Johnson climbed aboard the Trump train wreck and now he sounds scared.

#2 | Posted by Twinpac at 2025-11-05 05:56 PM

"And no one should read too much into last night's election results."

"Also, don't read the Epstein Files, not that you can, because we are never going to release them."

#3 | Posted by snoofy at 2025-11-05 06:01 PM

Nothing a little gerrymandering can't fix.

#4 | Posted by SpeakSoftly at 2025-11-05 06:04 PM

"And no one should read too much into last night's election results."

"Also, don't read the Epstein Files, not that you can, because we are never going to release them."

#3 | Posted by snoofy at 2025-11-05 06:01 PM | Reply | Flag: So, so true.


#5 | Posted by C0RI0LANUS at 2025-11-05 06:05 PM

Laws don't matter with the tyrant in the White House and his unlimited power

#6 | Posted by hamburglar at 2025-11-05 06:21 PM

They must be trying to upgrade to the 19th century.

#7 | Posted by fresno500 at 2025-11-05 06:53 PM

From the sub-summary ...

... "What happened last night is blue states and blue cities voted blue. We all saw that coming. And no one should read too much into last night's election results." ...

imo, the fact that he is saying that means that he has become concerned about the 2025 election results.

Why else would he try to trivialize the will of the voters?

Directions:
Could you return the comment thread's wording from "#5 | Posted" up to and including "the 19th century."? The listing that comes next was drawn from a separate source.

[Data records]

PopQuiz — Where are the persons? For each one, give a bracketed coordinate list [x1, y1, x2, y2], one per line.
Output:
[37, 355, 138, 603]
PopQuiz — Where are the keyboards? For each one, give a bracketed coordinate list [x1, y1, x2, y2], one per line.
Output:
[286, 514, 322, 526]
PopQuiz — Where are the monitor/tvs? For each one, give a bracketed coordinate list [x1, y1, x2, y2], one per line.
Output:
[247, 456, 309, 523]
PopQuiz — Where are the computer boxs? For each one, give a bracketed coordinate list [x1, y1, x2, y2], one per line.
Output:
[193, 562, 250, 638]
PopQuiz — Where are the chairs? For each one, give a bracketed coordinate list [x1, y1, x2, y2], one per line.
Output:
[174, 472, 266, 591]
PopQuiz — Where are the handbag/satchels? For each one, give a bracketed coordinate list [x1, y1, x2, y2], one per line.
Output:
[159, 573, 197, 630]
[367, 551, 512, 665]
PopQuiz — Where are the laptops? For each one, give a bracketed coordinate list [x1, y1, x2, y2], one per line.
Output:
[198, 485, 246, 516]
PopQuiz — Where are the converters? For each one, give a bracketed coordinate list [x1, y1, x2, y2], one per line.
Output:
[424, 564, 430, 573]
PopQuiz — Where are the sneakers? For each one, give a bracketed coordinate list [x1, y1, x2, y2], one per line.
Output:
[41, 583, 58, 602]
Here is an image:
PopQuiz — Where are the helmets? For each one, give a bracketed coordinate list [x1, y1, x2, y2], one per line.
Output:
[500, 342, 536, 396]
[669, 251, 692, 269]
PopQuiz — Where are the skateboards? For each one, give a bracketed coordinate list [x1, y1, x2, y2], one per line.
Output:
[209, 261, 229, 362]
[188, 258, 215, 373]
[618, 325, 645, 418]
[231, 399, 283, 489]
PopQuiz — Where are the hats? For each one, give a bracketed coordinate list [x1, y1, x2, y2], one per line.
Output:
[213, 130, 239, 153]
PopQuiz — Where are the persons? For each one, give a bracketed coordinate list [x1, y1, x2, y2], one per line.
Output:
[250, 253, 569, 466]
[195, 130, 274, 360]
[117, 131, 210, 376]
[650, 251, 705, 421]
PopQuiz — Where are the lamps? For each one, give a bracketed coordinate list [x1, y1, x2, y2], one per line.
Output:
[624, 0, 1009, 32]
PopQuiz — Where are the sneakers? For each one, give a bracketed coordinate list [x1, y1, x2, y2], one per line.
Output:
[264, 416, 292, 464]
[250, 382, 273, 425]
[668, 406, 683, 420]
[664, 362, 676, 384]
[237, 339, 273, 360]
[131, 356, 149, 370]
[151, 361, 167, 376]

Expected output:
#5 | Posted by C0RI0LANUS at 2025-11-05 06:05 PM

Laws don't matter with the tyrant in the White House and his unlimited power

#6 | Posted by hamburglar at 2025-11-05 06:21 PM

They must be trying to upgrade to the 19th century.